L’emergenza caldo sta modificando anche l’organizzazione dei cantieri di manutenzione del verde pubblico. Le ordinanze regionali adottate per la tutela della salute dei lavoratori, che nei giorni a rischio elevato limitano lo svolgimento delle attività all’aperto nelle ore di maggiore esposizione al sole, rendono infatti necessario anticipare le lavorazioni alle prime ore del mattino. Una necessità che, in molti territori, si confronta con i regolamenti comunali in materia di inquinamento acustico, che generalmente non consentono l’utilizzo di macchinari rumorosi – come rasaerba, decespugliatori e motoseghe – prima delle ore 8.00.
Per affrontare questa criticità, i Comuni possono ricorrere a ordinanze temporanee o provvedimenti in deroga agli orari stabiliti dai regolamenti acustici locali, consentendo l’avvio anticipato dei cantieri del verde nei periodi di maggiore rischio climatico e garantendo la tutela della salute degli operatori. Tali interventi si inseriscono nel quadro delle misure regionali adottate per la prevenzione dello stress termico nei luoghi di lavoro, che prevedono limitazioni o sospensioni delle attività all’aperto nelle fasce orarie caratterizzate da maggiore esposizione al calore, e trovano fondamento, per quanto riguarda gli aspetti acustici, nell’articolo 6, comma 1, lettera h), della legge 26 ottobre 1995, n. 447 (“Legge quadro sull’inquinamento acustico”), che attribuisce ai Comuni la competenza in materia di autorizzazioni e regolamentazioni in deroga ai limiti di rumorosità per attività temporanee e cantieri.
Tra le soluzioni che possono essere adottate rientrano l’anticipo dell’inizio delle attività alle ore 6.30 o 7.00 durante i mesi estivi o nei giorni di allerta caldo, l’introduzione di deroghe collegate ai livelli di rischio climatico rilevati dai sistemi di monitoraggio, la rimodulazione delle lavorazioni più rumorose e il ricorso, nella prima fascia oraria, ad attività manuali o ad attrezzature a minore impatto acustico, come quelle elettriche o a batteria.
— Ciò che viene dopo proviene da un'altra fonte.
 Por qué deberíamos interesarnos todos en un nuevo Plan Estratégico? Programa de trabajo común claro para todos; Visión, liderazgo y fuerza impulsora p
Queste misure consentono di conciliare la protezione della salute e della sicurezza dei lavoratori con il rispetto della quiete pubblica e con la necessità di assicurare un servizio essenziale per il decoro e la vivibilità degli spazi urbani.
ANCI rende disponibile la nota trasmessa dall’Associazione Italiana Professionisti del Verde (AIPV), che evidenzia le criticità operative del settore e richiama l’esigenza di individuare soluzioni condivise tra amministrazioni, operatori e istituzioni per affrontare gli effetti dell’emergenza climatica sulle attività di manutenzione del verde.